Pokey stopped by yesterday and picked out some choice boxelder flame logs from the pile. Should make for some unique calls but it'll be a while, because the logs came from a live tree the day before. Some great color and patterns. Hard to cut down a boxelder without finding flame in there.

Gave him a rat trap, too, for one of his dirty tricks.


----------



## pokeyjeeper (Sep 5, 2013)

It’s some great wood thank you Glenway


----------



## hassell (Feb 9, 2010)

Great pic., hope you're taking more than just those 4 pieces - less for Glen to buck up.


----------



## glenway (Mar 27, 2011)

Buck up? That stuff's ready "as is." Best of luck, Pokey. Hate to tell you, however, I found even more that had better color than the logs you took. Some incredible flame color! I'll save a few in the event you might want them.


----------



## catcapper (Feb 11, 2010)

Ya can dry call blanks pretty quick in a ******* kiln. Cut your turn'in blanks to size--- a bit long so you can cut off any checking that might occur--- and dip each butt end of the pieces about 1/2" into some latex paint. Place the material in an area that is at room temp or warmer for around two weeks to "set" the sap. After air dry'in for a time--- place them in the kitchen oven (******* kiln) and dry them down to whatever MC you like to work with.
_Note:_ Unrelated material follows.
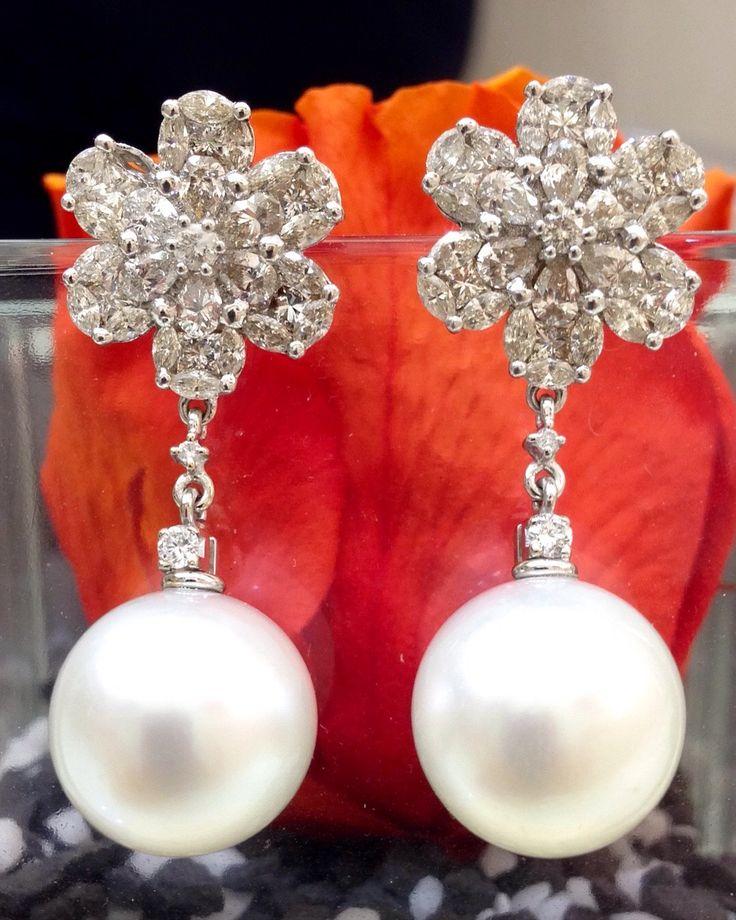 Nuova collezione: Importante paio di orecchini con ct.2,20 di diamanti taglio navet e rotondo a brillante. Perla australiana mm 14,5-15,00 Www.millegioiellitorino.com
I sent Ed (PW) some Juniper call turn'in blanks a while back, and I think I sent them at 8-10% MC.

awprint:


----------



## glenway (Mar 27, 2011)

Good info for Pokey. Minimizing cracks and working around them will prevent needless waste and work. That boxelder dries real fast. Gets punky and virtually useless in a few years like nothing else I've worked with, if left neglected.

Got a lot more to get.


----------



## pokeyjeeper (Sep 5, 2013)

Thanks guys I may try it on a few blanks but I will be stabilized this wood and I don’t have a vacuum chamber yet so I’m not in a big rush to get it dried out


----------



## glenway (Mar 27, 2011)

Do you want a few more extremely colorful hunks, Pokey? I saved them - right next to the furnace.


----------



## hassell (Feb 9, 2010)

Real pretty stuff, is it a fast grower like willow and poplar with a short life span.


----------



## glenway (Mar 27, 2011)

You got it! Settlers didn't have time to wait for their firewood. Grows like weeds. If a boxelder is cut down, it will come back with suckers aplenty. That is unless you give it a drink of 2, 4-D or 41 percent glysophate brushed on the wound full strength. Even then, it may keep trying. Doesn't smell good, either, but I have heard of people making syrup from it; it *is* in the maple family.

Glad Pokey's got a plan.


----------



## pokeyjeeper (Sep 5, 2013)

Glenway I may but I’m busy until this weekend and then it still doesn’t look too good I’ll let you know bud


----------



## glenway (Mar 27, 2011)

No hurry. Keeping the flame away from the fire. Probably get some more today anyway.


----------